Millions of barrels of oil later, the oil slick appears to be dissipating much more quickly than expected. The New York Times reports that only 26 percent of the oil is still in the water or onshore “in a form that could, in principal, cause new problems.” Three reasons are cited: evaporation, dilution from storms, and oil-eating bacteria.
The very first living organism to be patented was a bacterium engineered in the 1970s to degrade components of crude oil. So far, researchers at the Environmental Protection Agency say that experiments with engineered bacteria cannot compete with bacteria already living on beaches and marshes. According to Science, adding nutrients like nitrogen, phosphorus, and potassium to the beaches can speed up the ability of natural bacteria to break down oil. “What would’ve taken 5 or 6 years to accomplish can occur in a single summer,” says bioremediation expert Ken Lee.
More than 23 tons of oil-eating bacteria have been sent to clean up the China oil spill in the Yellow Sea after two pipelines exploded July 16, 2010 at a Chinese oil storage depot in the port city of Dalian. A recent Newsweek article describes Ronald Atlas’ work on oil-spill bioremediation using oil-eating microbes. “Bioremediation has been used successfully to mitigate many previous oil spills,” says Atlas. “But success is defined differently than one might think in these cases. Bioremediation can eliminate only a portion of the compounds present in oil, and the process can take years.”
The danger of using engineered oil-eating bacteria – recognized by both Ray Kurzweil and Bill Joy – is controlling how they get released into the environment. It’s not only the lack of effectiveness of currently engineered strains, but also the potential for their uncontrolled growth.
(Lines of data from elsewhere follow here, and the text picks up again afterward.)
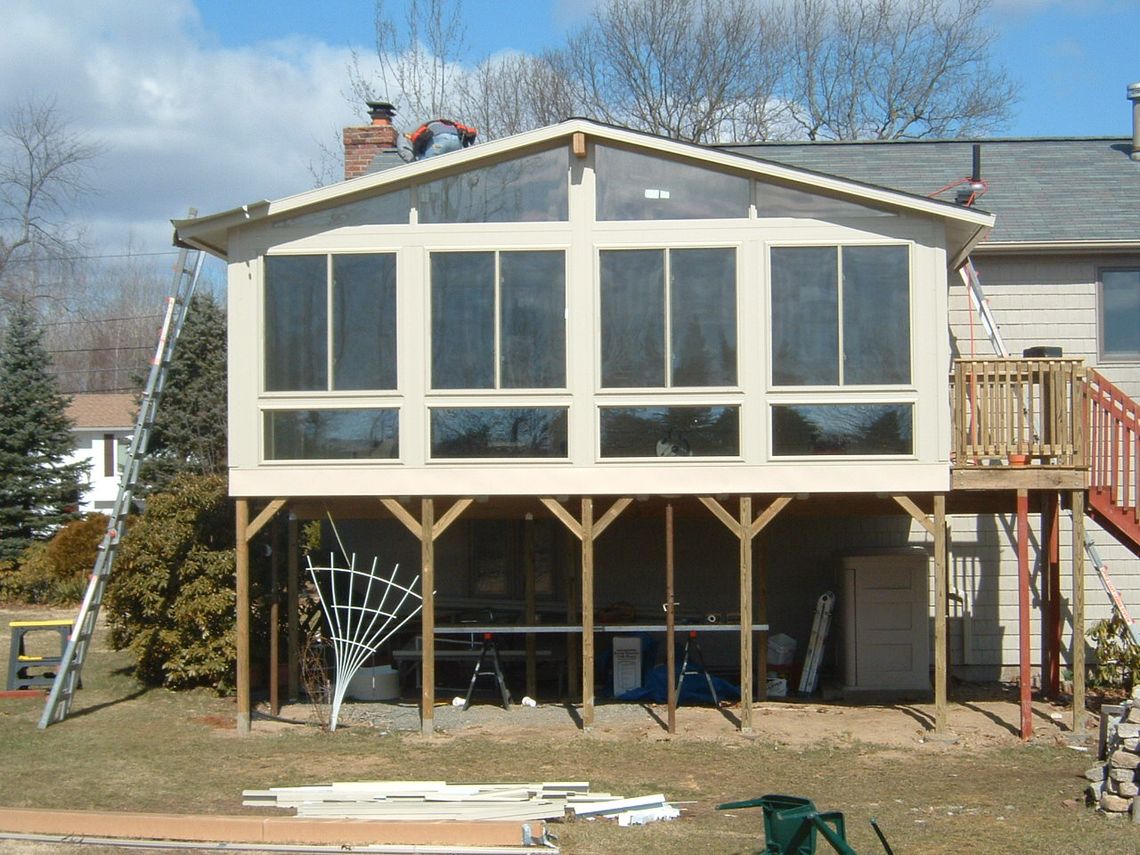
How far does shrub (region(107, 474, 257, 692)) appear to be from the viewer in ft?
45.0

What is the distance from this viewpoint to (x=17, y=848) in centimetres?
779

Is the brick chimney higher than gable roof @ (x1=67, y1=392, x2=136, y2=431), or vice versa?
the brick chimney

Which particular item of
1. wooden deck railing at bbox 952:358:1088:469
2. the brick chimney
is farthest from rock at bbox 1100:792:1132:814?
the brick chimney

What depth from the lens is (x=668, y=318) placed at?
11852 mm

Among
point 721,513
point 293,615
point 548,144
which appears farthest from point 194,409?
point 721,513

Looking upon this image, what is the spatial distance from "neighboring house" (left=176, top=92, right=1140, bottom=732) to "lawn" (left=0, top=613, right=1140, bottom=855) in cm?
73

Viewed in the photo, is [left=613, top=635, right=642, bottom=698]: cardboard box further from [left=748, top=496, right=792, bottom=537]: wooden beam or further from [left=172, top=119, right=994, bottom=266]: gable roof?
[left=172, top=119, right=994, bottom=266]: gable roof

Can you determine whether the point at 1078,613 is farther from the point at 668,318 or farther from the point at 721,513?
the point at 668,318

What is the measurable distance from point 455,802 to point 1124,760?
4570mm

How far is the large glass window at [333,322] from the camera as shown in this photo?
1191 cm

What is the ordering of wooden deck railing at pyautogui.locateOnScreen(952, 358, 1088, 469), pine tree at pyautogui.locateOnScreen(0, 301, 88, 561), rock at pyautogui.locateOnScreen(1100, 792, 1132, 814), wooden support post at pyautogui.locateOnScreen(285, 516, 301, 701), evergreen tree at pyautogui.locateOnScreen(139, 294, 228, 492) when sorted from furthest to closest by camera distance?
evergreen tree at pyautogui.locateOnScreen(139, 294, 228, 492) < pine tree at pyautogui.locateOnScreen(0, 301, 88, 561) < wooden support post at pyautogui.locateOnScreen(285, 516, 301, 701) < wooden deck railing at pyautogui.locateOnScreen(952, 358, 1088, 469) < rock at pyautogui.locateOnScreen(1100, 792, 1132, 814)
Craig Venter’s landmark creation of a cell controlled by a synthetic genome raises the interesting possibility of engineering other oil-eating organisms. Australia’s black tiger “super prawn” has already been bred to grow about 20 percent faster than other farmed tiger prawns. But the genetic identity of the super prawn is a carefully guarded trade secret. Converting spilled oil to high-value animal protein (and relief to an ailing gulf shrimp industry) is a challenge worthy of the newly announced $1.4 Million Wendy Schmidt Oil Cleanup X PRIZE, “… to find the most effective and environmentally-safe solutions for capturing oil from all spills at the spill site, thus limiting their impacts and protecting our oceans, shores, marshes, and, importantly, the health and well-being of the people and wildlife which live and thrive in these communities.
An oil-eating super prawn? Would you like black bean sauce with that?